In New York, the Catholic hierarchy dropped its opposition to the bill after language was added allowing hospitals to withhold the contraceptive drugs from women who may have already become pregnant.
Once that happened, the bill sailed through, even winning unanimous backing in the Republican-controlled Senate after GOP leaders bought into the argument that it was not an abortion-rights measure.
“The women of New York will no longer face Russian roulette when they seek care after they’ve been raped,” family planning advocate JoAnn Smith said after the Senate vote.
Bills pending in Congress
Lopez said the bill marked a rare opportunity for abortion-rights advocates to find common ground with anti-abortion politicians.
“We all want to lower the abortion rate; with emergency contraception, this is our best chance to do it,” she said.
The bills pending in the U.S. House and Senate also have bipartisan support, but Rep. Jim Greenwood, R-Pa. — chief sponsor of the House measure — says winning passage will be “tough sledding.”
“The line between where abortion stops and family planning begins is always a close call when it comes to the House,” Greenwood said.
Bills similar to the New York measure were introduced in several other states this year, but few advanced out of committee. Hawaii lawmakers passed a bill, but Gov.

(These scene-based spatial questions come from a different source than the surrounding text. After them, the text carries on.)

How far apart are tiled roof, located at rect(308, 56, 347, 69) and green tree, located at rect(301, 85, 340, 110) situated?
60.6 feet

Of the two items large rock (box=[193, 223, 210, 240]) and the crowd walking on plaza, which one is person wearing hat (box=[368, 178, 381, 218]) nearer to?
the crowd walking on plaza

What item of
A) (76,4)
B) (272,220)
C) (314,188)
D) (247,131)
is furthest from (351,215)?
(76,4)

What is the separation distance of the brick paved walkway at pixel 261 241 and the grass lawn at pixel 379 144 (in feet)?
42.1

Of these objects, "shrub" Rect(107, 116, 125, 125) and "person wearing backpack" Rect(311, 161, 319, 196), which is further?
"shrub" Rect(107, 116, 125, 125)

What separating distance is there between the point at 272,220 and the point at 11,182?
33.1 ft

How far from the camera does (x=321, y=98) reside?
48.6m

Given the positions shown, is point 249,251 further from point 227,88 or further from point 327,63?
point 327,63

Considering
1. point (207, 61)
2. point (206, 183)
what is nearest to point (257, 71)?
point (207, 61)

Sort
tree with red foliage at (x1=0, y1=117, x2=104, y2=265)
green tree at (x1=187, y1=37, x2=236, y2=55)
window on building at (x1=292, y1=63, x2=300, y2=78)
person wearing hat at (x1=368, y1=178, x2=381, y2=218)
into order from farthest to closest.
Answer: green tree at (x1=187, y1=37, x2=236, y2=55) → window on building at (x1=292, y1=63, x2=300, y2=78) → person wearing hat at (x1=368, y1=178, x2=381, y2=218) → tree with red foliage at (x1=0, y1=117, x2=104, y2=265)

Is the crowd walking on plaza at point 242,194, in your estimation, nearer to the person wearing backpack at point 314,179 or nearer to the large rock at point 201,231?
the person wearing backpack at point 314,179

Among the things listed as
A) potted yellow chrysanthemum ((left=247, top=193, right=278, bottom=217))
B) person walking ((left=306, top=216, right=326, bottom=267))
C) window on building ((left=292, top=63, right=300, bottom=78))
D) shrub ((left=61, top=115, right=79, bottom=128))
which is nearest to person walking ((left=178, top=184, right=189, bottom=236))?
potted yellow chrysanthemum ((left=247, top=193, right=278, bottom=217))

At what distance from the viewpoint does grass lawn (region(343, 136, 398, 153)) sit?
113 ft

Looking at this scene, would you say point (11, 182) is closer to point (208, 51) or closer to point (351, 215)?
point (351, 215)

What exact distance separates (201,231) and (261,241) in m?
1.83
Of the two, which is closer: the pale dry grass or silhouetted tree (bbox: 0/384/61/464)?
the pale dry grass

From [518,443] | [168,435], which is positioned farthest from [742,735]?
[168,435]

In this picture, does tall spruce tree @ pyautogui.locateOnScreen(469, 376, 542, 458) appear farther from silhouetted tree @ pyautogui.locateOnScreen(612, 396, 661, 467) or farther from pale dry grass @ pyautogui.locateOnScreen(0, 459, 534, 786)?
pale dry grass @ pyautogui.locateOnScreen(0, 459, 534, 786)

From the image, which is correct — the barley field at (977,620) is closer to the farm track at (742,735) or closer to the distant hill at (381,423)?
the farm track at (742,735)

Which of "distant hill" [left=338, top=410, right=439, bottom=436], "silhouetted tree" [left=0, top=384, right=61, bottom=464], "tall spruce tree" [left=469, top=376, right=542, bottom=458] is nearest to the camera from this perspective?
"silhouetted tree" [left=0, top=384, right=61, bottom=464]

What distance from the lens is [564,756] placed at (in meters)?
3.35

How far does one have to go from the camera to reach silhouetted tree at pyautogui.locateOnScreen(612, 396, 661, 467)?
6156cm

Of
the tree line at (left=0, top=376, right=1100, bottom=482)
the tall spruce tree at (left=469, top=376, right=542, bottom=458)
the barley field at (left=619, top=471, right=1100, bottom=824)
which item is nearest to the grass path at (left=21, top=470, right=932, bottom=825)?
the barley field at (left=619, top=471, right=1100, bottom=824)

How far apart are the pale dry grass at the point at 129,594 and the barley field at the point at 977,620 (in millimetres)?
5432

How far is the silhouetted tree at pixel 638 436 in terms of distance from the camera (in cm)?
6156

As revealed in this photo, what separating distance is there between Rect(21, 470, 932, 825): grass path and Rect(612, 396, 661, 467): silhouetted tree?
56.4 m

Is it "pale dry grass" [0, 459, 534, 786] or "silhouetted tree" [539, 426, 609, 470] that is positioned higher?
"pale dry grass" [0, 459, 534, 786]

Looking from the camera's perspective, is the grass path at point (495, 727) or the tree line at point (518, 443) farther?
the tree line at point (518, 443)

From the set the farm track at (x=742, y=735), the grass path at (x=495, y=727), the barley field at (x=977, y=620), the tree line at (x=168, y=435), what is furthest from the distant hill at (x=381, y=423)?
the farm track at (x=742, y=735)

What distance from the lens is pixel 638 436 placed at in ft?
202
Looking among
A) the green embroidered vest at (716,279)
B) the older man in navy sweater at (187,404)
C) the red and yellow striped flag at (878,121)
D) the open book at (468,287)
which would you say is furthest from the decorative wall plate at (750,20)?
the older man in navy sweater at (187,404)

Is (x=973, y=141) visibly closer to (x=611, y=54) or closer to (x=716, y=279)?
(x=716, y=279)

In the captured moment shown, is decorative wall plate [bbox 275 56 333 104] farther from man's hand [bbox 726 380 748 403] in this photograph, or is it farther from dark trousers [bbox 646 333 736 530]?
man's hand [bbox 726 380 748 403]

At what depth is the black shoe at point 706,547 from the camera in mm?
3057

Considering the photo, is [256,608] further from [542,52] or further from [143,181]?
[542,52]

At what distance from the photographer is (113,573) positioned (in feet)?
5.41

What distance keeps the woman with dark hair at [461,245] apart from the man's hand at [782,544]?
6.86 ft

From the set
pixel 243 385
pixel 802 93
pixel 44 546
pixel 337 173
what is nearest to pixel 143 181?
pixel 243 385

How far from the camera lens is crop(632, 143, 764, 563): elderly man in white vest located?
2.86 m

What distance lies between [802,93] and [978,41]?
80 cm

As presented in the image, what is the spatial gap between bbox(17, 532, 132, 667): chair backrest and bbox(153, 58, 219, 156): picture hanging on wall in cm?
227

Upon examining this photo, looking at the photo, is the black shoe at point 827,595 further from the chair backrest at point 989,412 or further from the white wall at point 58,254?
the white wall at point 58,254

Linda Lingle vetoed it out of concern that it would be challenged by Catholic hospitals.
The policy of offering emergency contraception to rape victims is endorsed by the American Medical Association and the American College of Obstetricians and Gynecologists. Yet supporters of the practice say that even many nonreligious hospitals fail to implement it.
“Sometimes it’s just a lack of education and training,” said Jennifer Nevins of the American Civil Liberties Union’s Reproductive Freedom Project.
Though groups like Planned Parenthood hope the Food and Drug Administration will soon allow emergency contraception to be obtained without a prescription, they say hospitals still should be required to offer them to rape victims.
“Once a woman has experienced the trauma of an assault, it’s not appropriate for a hospital to send her looking around for a pharmacy that’s open,” Nevins said.